The Museum of Transversal Art by The Information Lab

The Metropolitan Transportation Authority (MTA) is the entity that manages the NYC subway, one of the busiest public transportation systems in the world. An unsung, sometimes unnoticed, aspect of the subway is a massive and growing collection of public art, commissioned by the MTA.
Given its status as one of the largest collections of public art, it deserves to be known as one of New York City's many modern art museums - and thus the "Museum of Transversal Art" is born. That's what I'm calling the permanent art collection within the subway system.
Why "transversal"? Every definition of the word applies to this topic and visualization. First, the subway transverses (extends across) the city, each subway line is a transversal line (lines that intersect a system of lines), and art transverse boundaries (crosses cultural, historical, and emotional lines).

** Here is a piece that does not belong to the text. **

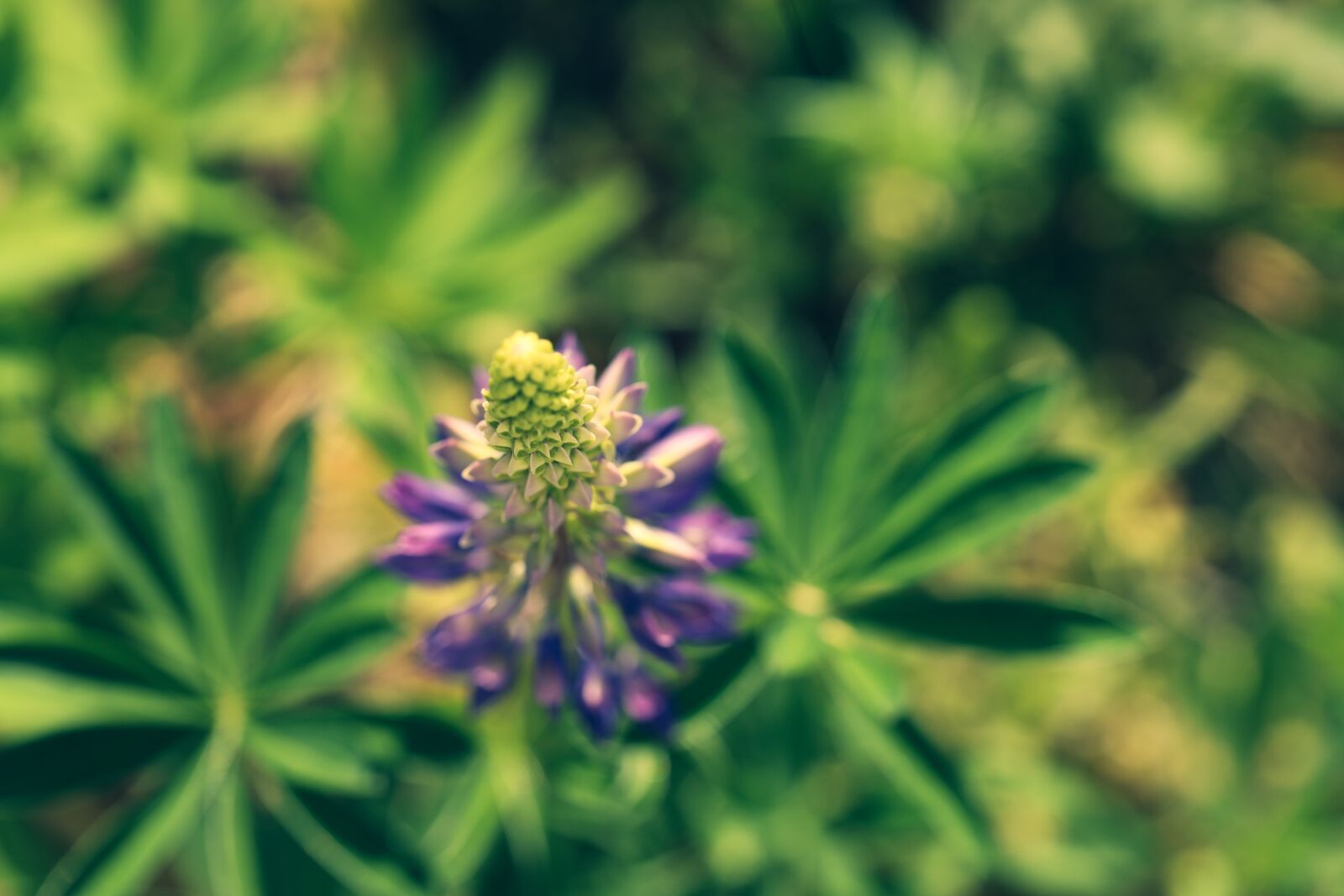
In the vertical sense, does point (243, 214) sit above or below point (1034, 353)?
below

I created this visualization as part of the MTA's first Open Data Challenge & it was selected as a finalist as "most comprehensive view of the data". I wanted to give the art its due attention through making it the focus of my visualization. To create this visualization, I joined the Permanent Art Catalog to a second dataset of the MTA Subway Stations, both available on NYC's Open Data portal. This allows us to visualize where art currently lives and in some cases, is non-existent. This data visualization is both exploratory and explanatory in hopes of encouraging users to delve into the data, then visit the artwork in person, as I did to validate the data.
Most of the commissioned art uses the same materials as the subway, and to respect that idea, the bottom sections are stylistic visualizations inspired by mosaic, the dominant art style within the permanent art collection. These sections take into account the factors whether installing art in a station is feasible by examining the listed types of material and the variety of station structures of the subway system.